Ada satu kebanggaan yang tak akan terhapus sampai saat ini. Sekitar tahun 1982, ia mendapat pesanan dari panitia kejuaraan dunia catur dunia di Doha, Qatar sebanyak 150 set. Pesanan itu datang melalui Persatuan Catur Indonesia (Percasi) cabang Malang. Papan catur miliknya itu dipakai sebagai papan catur pada turnamen internasional yang salah satu pesertanya adalah Grand Master dunia Anatoly Karpov dari Rusia. "Yang menyimpan foto Karpov saat main dengan buah catur buatan saya adalah salah satu pengurus Percasi Malang. Sayang sekali waktu itu saya cuma sempat melihat foto itu, tapi belum sempat menggandakannya karena pengurusnya itu sudah keburu meninggal dunia," ujar Sugeng.
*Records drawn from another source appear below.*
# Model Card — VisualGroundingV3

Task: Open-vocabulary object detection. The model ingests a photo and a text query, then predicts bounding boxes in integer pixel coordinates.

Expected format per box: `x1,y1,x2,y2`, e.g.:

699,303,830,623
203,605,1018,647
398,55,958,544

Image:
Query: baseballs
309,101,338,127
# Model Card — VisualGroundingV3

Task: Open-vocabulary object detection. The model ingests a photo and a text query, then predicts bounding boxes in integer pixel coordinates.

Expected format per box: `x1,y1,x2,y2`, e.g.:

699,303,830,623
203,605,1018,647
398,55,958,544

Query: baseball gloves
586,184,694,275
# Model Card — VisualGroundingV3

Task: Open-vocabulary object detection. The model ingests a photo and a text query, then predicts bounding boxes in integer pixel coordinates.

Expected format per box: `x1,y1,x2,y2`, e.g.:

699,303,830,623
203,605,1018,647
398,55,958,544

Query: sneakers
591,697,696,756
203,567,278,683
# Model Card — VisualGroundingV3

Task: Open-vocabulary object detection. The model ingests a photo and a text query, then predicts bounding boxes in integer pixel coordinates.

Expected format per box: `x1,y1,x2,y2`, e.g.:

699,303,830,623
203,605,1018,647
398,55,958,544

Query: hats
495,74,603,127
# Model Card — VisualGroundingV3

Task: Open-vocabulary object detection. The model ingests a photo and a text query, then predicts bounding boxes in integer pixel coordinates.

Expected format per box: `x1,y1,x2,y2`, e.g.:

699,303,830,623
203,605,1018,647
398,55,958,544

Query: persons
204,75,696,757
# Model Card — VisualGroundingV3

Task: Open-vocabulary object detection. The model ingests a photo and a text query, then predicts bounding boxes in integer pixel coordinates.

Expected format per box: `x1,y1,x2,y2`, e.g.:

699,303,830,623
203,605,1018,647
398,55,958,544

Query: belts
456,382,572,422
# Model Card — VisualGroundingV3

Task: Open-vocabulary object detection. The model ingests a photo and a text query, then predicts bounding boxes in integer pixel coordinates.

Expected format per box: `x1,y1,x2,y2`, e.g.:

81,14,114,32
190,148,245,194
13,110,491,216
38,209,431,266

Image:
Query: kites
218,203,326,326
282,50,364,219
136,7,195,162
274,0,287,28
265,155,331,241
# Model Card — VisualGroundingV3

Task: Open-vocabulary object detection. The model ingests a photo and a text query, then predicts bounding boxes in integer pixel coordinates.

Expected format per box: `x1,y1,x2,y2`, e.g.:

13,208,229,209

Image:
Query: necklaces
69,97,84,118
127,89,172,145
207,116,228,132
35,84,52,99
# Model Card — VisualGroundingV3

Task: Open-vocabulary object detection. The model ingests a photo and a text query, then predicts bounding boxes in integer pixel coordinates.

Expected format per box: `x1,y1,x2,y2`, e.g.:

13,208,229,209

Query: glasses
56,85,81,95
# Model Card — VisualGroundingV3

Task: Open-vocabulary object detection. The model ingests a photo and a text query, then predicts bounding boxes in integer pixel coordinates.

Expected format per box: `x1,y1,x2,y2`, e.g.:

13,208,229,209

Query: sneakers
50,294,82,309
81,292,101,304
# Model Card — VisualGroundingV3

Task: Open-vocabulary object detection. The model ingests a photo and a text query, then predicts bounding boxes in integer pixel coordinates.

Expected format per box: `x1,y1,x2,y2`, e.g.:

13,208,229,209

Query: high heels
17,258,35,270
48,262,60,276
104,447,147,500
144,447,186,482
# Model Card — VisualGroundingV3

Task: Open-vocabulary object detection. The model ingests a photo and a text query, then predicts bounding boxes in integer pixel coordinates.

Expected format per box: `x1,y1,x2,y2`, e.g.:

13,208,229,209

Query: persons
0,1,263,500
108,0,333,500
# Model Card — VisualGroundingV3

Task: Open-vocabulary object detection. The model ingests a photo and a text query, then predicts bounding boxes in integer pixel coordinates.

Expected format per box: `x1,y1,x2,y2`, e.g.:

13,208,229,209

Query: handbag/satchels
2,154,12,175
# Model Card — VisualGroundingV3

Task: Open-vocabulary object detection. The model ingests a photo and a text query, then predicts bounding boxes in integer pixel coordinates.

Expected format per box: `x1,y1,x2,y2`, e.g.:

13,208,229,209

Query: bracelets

Bersaing Dengan Catur Plastik
Selain itu, bentuk buah catur sendiri, menurutnya, juga bermacam-macam. Ia dulu pernah menghitung, untuk buah catur kuda saja, ada sekitar 25 bentuk. Misalnya, ada kuda yang kepalanya saja, tapi ada juga yang sampai ada kakinya segala. "Semua jenis itu sudah pernah saya bikin, cuma dalam keseharian, kalau tidak ada pesanan khusus saya bikin yang jenis standar saja," imbuh Sugeng.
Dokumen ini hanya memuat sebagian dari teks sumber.